**Task**
Extract all lines in the data that contain the word "United".

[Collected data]
= = = = =

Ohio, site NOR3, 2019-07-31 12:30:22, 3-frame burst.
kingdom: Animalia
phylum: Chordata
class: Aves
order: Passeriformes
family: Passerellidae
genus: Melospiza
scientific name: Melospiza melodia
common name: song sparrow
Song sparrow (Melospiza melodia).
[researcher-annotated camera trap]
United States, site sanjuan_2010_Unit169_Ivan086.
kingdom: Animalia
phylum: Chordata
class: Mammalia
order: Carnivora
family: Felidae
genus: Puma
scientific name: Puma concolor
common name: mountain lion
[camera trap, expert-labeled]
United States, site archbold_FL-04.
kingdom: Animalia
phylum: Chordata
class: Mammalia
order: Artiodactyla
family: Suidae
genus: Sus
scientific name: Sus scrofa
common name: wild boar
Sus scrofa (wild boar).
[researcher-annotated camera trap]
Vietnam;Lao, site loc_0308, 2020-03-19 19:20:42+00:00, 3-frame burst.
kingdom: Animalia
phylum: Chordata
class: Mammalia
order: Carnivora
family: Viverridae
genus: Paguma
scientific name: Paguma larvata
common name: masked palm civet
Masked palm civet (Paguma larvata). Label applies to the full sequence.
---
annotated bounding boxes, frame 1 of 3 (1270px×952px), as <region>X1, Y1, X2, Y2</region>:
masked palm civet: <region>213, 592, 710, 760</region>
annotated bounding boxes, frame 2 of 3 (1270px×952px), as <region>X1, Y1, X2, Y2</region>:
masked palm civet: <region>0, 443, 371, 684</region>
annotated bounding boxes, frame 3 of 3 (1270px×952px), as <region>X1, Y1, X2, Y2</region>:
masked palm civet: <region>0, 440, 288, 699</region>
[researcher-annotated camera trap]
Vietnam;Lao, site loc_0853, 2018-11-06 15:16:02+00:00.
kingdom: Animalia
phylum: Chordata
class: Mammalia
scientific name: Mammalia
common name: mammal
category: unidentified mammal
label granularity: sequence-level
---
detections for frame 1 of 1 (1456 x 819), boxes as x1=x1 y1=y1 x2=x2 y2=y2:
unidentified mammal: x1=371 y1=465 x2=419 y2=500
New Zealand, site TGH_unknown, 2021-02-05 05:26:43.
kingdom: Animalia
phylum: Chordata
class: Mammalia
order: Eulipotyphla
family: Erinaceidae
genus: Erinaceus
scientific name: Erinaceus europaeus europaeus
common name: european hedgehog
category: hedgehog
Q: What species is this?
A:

= = = = =

**Answer to the exercise**
United States, site sanjuan_2010_Unit169_Ivan086.
United States, site archbold_FL-04.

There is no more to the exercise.